Exercise instructions => Reproduce word for word the line that contains "object boxes (frame 2" and each line that follows it, stopping after the final line of the material.

#### Listed entries

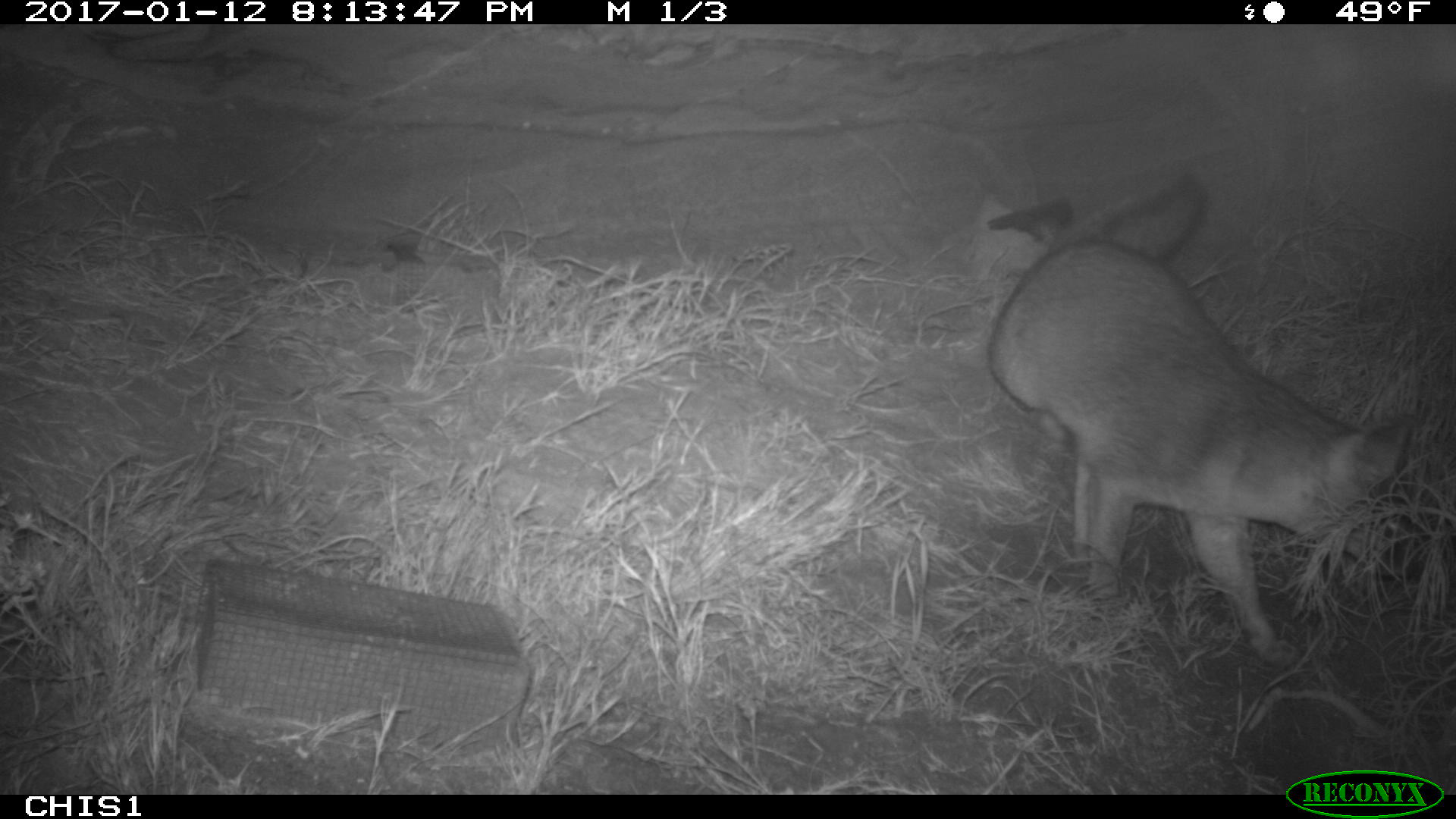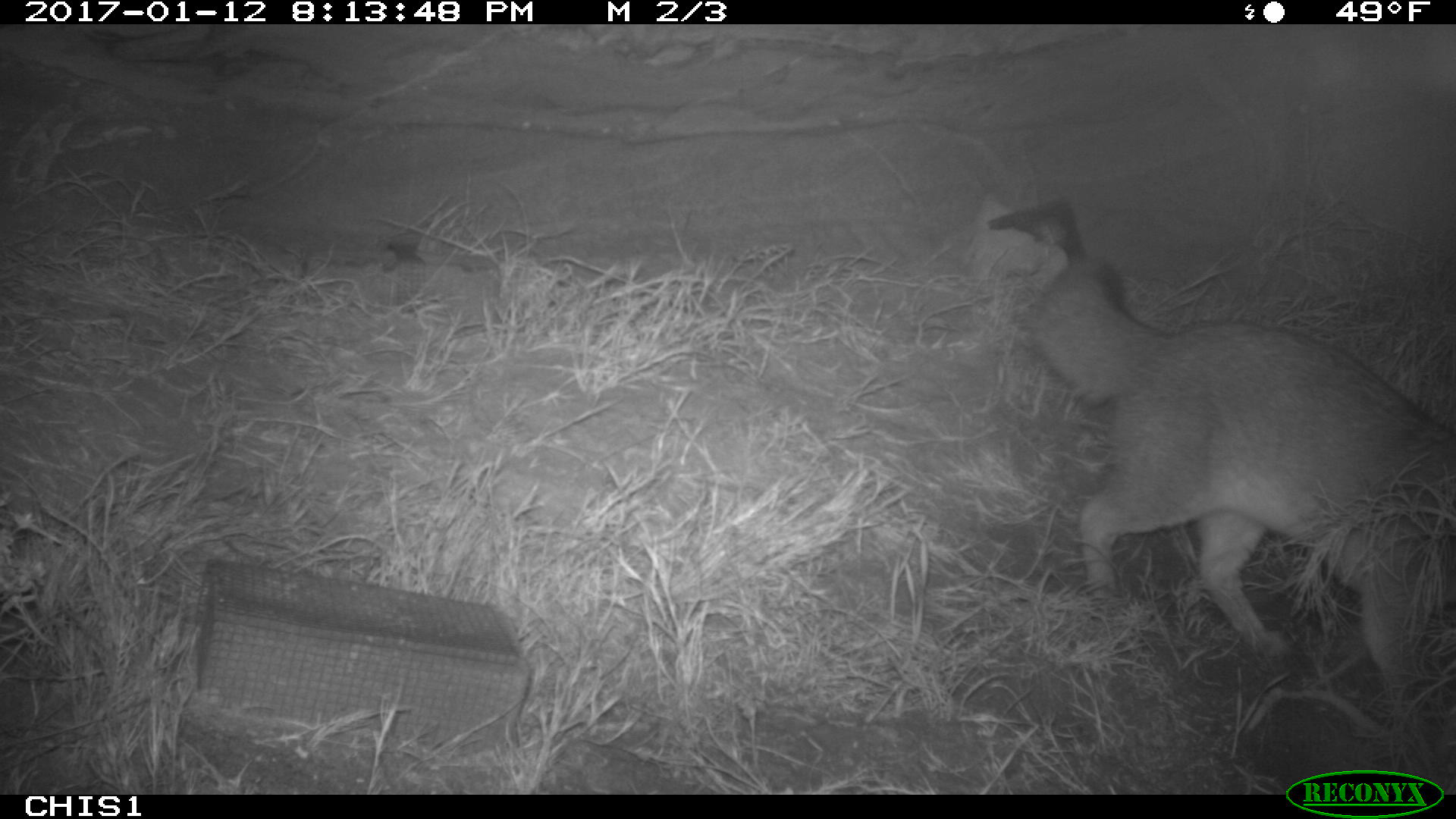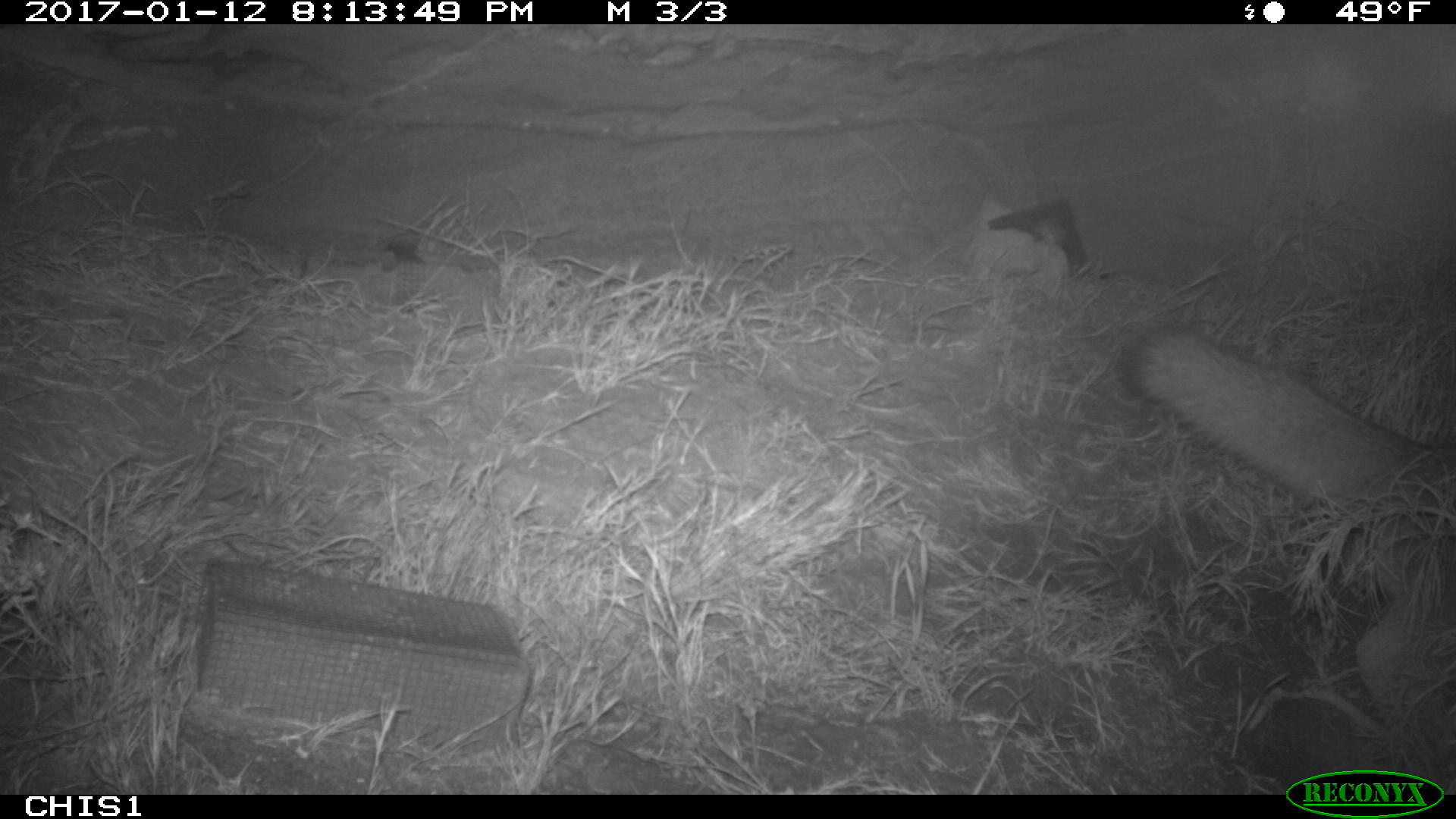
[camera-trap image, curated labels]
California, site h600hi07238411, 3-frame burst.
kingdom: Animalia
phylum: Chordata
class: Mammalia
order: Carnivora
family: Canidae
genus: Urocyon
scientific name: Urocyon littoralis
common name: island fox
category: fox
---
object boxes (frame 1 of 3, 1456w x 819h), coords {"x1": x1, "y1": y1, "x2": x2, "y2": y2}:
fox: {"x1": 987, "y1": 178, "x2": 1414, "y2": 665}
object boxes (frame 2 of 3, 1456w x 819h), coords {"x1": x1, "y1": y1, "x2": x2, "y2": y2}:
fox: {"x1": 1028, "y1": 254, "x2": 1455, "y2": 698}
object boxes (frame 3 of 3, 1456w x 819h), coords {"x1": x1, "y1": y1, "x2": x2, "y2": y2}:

########

Answer for this exercise =>
object boxes (frame 2 of 3, 1456w x 819h), coords {"x1": x1, "y1": y1, "x2": x2, "y2": y2}:
fox: {"x1": 1028, "y1": 254, "x2": 1455, "y2": 698}
object boxes (frame 3 of 3, 1456w x 819h), coords {"x1": x1, "y1": y1, "x2": x2, "y2": y2}:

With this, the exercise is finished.